Thank heaven for the polio vaccine

The heat of the season has come upon us and threatens to continue. I passed a church recently that made the shortest, smartest statement possible about the whole business on its outdoor message board: “Hell Is Hotter!”
But this kind of weather always takes me back to the ’50s, the worst time ever for polio, which peaked in 1952 with some 20,000 U.S. cases of paralysis. I remember that year especially because it’s when the boy next door became one of them — three years too early for Dr. Jonas Salk’s breakthrough vaccine.
I also remember 1955 because that’s when my father did something quite unusual. Doctors everywhere were receiving the new vaccine and being encouraged to give children the shots as quickly as possible. Salk’s preparation had to be refrigerated, but even so, it had an expiration date. So my dad — a physician whose practice was adults, not children — took a bold step. His office was on the second floor of a corner building, over a pharmacy, and there was a newspaper kiosk at the corner.
As the vaccine’s expiration date approached, Dad took a folding chair and small table down to the corner and, receiving permission from the pharmacy and the news vendor, parked himself there and buttonholed all people walking by with small children in tow. If they said, when he asked, that their kids had not yet been vaccinated, he said “Now’s the time,” and proceeded to give Salk’s miracle away. The AMA was not amused, because there was supposed to be a charge levied for those shots. But my father made his case: Better that children be vaccinated for nothing than have the polio paralysis antidote lose its effectiveness while he waited inside for young patients who never came.

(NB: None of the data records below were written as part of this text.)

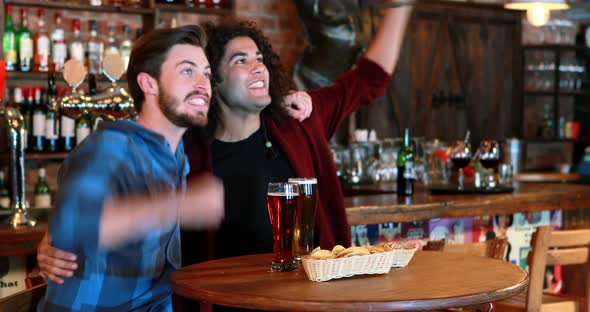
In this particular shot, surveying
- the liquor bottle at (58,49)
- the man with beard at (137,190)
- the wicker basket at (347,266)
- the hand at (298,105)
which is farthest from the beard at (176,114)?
the liquor bottle at (58,49)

Of course, things became much easier in 1961, when Dr. Albert Sabin’s liquid vaccine — easily drinkable from a tiny paper cup — was available. But by that time, the worst was long over…at least for most. However, a recent Dallas Morning News article told the story of a longtime survivor who’s been, since age 6, confined to an “iron lung” — the metallic tube that 60-plus years ago did the breathing for victims with paralyzed chest muscles. And, for this man, still does. Nobody makes iron lungs anymore; his is at the potentially dangerous “held together with spit and baling wire” stage. But he is remarkable for his drive, stamina and achievement: He received all his schooling and continues now as a practicing attorney, with his body encased in the machine that still draws breath for him. He is not just one in a million; he is the only one.
So I recommend to you Philip Roth’s book Nemesis, which of course is polio. He fictionalized a young Jewish man from New York as the central character around whom polio rages — with the fear of the disease raging even more violently than the disease itself. And of course, those with the most fear, those who are most cautious and take the most precautions, can become — to their immense surprise — its victims. For me, a lover of everything Roth, this book is my favorite because it’s an affectingly true picture of that time.
The boy next door survived without the iron lung, never showing any of polio’s aftereffects. Not then. But when I see him now, he’s a man saddled with the characteristic limp that returns in old age to those who have had polio, years after they thought they were completely healed. Because of him and my father, I work hard on behalf of Rotary International’s efforts to wipe out polio across the globe. And we’ve gotten tantalizingly close but have been stymied by two small African countries where parents refuse immunizations. This has been enough to keep the disease alive and active.
Read the Roth book while it’s hot outside and give thanks that we here in the U.S. today are the luckier beneficiaries of Salk and Sabin.